What they have in common
It is easy to fixate on the differences, but the similarities matter too. Both are Canada-specific, both are mapped to the MCC objectives and the current all-MCQ format, both offer timed and tutor modes, and both are updated for 2026. Either one, worked through thoroughly with honest review of your mistakes, is enough to prepare you for the exam. The decision is about fit and feature preference, not about one bank being adequate and the other not. Pick one, commit to it, and put your energy into working it properly.
Common questions
Is Ace QBank or CanadaQBank better for the MCCQE1? Both are mapped to the MCC objectives and effective; CanadaQBank has the larger pool and a pass guarantee, while Ace QBank offers concise high-yield questions with summary tools, so the best choice depends on your study style.

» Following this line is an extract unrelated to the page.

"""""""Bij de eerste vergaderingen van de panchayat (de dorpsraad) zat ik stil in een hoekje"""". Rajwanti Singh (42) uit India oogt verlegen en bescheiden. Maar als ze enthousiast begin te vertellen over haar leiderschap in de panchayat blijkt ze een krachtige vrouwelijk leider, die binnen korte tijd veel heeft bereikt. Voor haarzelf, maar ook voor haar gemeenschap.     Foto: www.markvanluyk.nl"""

Which has more questions, Ace QBank or CanadaQBank? CanadaQBank is larger, with around 3,565 MCQs, compared with roughly 2,950 for Ace QBank. Both pools comfortably exceed what most candidates complete before the exam.
Does CanadaQBank have a pass guarantee? Yes — CanadaQBank advertises a guarantee of passing the exam or receiving up to three months of free access; check the current terms on their site.
Are these banks updated for the new MCCQE1 format? Both advertise updates for the current all-MCQ exam and the 2026 MCC guidelines; confirm the latest version on each provider's site.
Do I need both Ace QBank and CanadaQBank? Usually not — one comprehensive bank worked thoroughly, with full review, is enough for most candidates; add a second only if you have time to use it well. Doubling up on banks that cover the same blueprint has diminishing returns.